Document segment:
Despite these issues, Dr. Knox confirmed that the positives associated with the Australian pension system far outweighed the negatives, noting that a significant factor in Asian countries such as India, Singapore and Korea being the biggest improvers in the 2016 index ratings, was these countries considering the Australian system an archetypal source of recommendations.

These sentiments were endorsed by Dr. Murray, who deduced that “in a low growth world, with unfunded systems from much of the developed world” a country taking Australia’s third rank was “more likely to come from Asia” than anywhere else.

This year, 27 countries were included in the MMGPI, all of which obtained an index value based on more than 40 indicators, each belonging to one of three sub-indices; adequacy, sustainability and integrity. Covering almost 60% of the global population, one of its primary aims is to highlight the shortcomings in each country’s retirement income system, and suggest possible areas of reform.

THE VERY SIGNIFICANT IMPACT OF AGEING POPULATIONS ON GLOBAL PENSIONS

As well as dealing with annual rankings, this year’s edition of the MMGPI closely inspected the impact of an ageing global population, and how well equipped each country in the Index is to deal with this issue.

It was found that each country has experienced improvements, albeit to varying extents, in life expectancy over the last four decades. As outlined by Dr. Knox, when these projected increases in life expectancies are combined with recent marked decreases in fertility rates, the result is that “many countries are facing a significant [old] age dependency ratio over the next 25 years”.

Extracted information:
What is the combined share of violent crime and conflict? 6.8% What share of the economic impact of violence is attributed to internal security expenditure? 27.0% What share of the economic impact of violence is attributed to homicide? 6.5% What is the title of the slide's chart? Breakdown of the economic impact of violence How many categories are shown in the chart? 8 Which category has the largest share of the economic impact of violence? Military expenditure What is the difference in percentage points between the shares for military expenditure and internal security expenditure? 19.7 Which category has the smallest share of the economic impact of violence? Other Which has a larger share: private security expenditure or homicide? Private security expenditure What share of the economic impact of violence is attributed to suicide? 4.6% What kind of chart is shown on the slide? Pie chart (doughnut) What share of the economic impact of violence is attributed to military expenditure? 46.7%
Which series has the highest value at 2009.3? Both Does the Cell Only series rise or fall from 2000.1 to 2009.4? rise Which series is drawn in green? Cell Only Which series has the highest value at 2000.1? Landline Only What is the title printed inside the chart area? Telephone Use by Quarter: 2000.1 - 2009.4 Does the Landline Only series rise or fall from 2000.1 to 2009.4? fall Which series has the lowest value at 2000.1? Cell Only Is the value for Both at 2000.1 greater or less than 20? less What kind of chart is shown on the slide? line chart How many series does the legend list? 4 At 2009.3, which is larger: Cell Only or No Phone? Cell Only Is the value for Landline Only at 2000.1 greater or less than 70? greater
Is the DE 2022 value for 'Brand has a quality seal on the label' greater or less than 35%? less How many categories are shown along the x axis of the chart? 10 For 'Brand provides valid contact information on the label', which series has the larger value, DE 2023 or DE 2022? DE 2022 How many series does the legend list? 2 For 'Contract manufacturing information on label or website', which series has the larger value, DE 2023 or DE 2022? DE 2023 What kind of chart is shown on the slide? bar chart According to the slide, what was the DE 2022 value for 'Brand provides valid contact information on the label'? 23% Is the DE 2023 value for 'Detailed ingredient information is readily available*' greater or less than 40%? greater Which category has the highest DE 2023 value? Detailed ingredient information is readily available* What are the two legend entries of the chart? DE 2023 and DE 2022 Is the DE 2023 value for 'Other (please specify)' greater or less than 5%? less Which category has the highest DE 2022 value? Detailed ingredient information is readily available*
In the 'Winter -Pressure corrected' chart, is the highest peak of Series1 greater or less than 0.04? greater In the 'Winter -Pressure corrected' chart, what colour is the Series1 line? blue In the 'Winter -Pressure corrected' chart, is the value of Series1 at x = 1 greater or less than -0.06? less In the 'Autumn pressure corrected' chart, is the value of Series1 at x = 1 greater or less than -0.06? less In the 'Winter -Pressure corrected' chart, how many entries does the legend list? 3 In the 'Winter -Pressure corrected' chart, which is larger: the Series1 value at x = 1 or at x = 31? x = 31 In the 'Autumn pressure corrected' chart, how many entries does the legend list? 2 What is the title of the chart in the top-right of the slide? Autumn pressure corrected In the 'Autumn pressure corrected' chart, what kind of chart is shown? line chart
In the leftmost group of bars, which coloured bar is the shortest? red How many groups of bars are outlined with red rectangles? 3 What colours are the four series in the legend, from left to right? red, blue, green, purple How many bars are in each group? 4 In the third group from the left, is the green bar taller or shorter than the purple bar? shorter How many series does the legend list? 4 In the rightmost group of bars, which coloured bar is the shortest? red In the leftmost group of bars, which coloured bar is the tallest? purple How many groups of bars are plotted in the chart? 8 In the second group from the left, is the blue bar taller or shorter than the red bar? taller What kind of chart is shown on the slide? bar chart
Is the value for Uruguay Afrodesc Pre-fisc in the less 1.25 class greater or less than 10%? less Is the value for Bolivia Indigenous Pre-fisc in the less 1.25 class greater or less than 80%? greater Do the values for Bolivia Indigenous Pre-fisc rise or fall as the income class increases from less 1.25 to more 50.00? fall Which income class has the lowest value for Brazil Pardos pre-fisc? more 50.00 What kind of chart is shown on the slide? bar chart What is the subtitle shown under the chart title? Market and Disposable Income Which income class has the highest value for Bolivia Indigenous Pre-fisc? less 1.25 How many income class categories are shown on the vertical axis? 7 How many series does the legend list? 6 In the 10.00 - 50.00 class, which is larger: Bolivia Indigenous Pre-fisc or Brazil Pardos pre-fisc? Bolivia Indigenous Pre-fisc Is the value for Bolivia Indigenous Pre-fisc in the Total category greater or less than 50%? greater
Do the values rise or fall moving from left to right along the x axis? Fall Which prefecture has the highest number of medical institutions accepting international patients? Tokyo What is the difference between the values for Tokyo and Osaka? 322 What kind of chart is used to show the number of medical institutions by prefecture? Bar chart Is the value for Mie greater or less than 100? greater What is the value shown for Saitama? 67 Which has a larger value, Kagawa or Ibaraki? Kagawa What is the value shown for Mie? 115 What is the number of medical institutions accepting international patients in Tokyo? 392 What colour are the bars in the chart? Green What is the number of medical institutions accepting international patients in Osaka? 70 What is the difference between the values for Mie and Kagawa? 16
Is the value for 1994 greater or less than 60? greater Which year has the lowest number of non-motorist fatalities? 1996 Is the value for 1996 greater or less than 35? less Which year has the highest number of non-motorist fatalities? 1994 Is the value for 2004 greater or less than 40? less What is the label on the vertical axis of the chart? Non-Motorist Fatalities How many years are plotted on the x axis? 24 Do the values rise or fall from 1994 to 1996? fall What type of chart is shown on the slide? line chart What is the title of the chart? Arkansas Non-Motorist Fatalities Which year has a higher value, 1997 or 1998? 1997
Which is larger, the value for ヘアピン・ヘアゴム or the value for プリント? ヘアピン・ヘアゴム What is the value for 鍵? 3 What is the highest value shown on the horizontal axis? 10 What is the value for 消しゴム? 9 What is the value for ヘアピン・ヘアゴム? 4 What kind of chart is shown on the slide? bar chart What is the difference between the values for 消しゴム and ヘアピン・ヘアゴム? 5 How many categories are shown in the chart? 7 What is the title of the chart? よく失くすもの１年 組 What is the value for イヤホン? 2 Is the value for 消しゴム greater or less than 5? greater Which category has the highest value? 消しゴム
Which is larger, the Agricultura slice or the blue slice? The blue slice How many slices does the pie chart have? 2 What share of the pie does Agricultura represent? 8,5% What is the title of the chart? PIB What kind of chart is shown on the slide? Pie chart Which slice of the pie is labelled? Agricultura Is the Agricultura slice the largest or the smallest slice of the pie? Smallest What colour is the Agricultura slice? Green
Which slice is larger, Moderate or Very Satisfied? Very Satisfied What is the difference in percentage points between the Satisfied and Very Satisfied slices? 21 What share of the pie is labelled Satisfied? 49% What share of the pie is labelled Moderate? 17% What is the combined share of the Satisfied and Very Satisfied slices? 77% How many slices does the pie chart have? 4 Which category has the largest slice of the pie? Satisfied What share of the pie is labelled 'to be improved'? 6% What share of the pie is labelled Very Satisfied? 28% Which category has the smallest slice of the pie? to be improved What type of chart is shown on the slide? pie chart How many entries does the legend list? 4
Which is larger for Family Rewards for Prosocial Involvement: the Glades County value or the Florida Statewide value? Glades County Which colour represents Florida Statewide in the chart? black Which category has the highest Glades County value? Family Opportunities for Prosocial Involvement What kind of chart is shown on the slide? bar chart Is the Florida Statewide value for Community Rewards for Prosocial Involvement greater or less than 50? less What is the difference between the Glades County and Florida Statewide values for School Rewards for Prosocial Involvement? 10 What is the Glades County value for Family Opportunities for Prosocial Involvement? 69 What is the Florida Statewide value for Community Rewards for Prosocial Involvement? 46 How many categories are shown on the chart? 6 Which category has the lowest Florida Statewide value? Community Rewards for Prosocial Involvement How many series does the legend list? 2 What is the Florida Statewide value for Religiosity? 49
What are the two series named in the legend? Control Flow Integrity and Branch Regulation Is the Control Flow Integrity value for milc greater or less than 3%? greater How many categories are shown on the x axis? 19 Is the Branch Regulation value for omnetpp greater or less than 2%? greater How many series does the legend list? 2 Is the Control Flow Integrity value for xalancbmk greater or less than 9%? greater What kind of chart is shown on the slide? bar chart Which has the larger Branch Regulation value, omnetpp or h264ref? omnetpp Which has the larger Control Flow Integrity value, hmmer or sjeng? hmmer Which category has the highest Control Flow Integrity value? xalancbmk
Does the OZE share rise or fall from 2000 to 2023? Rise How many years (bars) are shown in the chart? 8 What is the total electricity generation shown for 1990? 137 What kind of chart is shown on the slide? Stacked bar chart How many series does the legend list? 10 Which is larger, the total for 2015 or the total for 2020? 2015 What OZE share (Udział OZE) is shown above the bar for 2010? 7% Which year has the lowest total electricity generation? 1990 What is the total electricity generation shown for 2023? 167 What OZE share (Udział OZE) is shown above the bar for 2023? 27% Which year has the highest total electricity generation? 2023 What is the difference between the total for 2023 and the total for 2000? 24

Activity list:
1) According to the passage on global pensions, how many countries were included in the MMGPI this year?
2) Rewrite the stretch of the passage on global pensions from "This year, 27" through "areas of reform.", swapping "integrity" for "governance".
3) Extend the passage on global pensions from where it stops.
The rows above are separate material and not part of the passage on global pensions.

Task results:
1) 27 countries were included.

2)
This year, 27 countries were included in the MMGPI, all of which obtained an index value based on more than 40 indicators, each belonging to one of three sub-indices; adequacy, sustainability and governance. Covering almost 60% of the global population, one of its primary aims is to highlight the shortcomings in each country’s retirement income system, and suggest possible areas of reform.

3)
“[In] 1980, we had almost 6 workers per older person, a couple of years ago, we had 4.7 and by 2040, we will have 2.3”.

It was found that of the countries in the Index, the one best placed to tackle this issue of an ageing population was Indonesia, due to the combined effects of its relatively low projected old age dependency ratio in 2040, and its preferable scoring on a range of mitigating factors, which it was explained by Dr. Knox, were very likely to offset the inevitability of having more aged.

These mitigating factors include:

  • Labour force participation rate for 55-64
  • Labour force participation rate for 65+
  • Amount of increase in the labour force participation rate for 55-64
  • Projected increase in the retirement period over the following 2 decades;
  • Pension fund assets as a % of GDP.

Professor Rodney Maddock, Interim Executive Director of the Australian Centre for Financial Studies, who hosted the Index’s official launch, echoed Dr. Knox’s thoughts, noting that an adjustment to both the retirement and pension eligibility age was necessary to ensure the continuing sustainability of Australia’s superannuation system: “Australians are living longer, living larger portions of their life in retirement and spending more in retirement, so we need to be well-placed to ensure fulfilling, adequately-funded retirements.”

From a more global perspective, perhaps in a much more dire state, is a nation such as Japan, which according to Dr. Knox, will have “one retiree for every 1.44 people of working age by 2040”, demonstrating the “alarming” projected old age dependency ratios in some nations.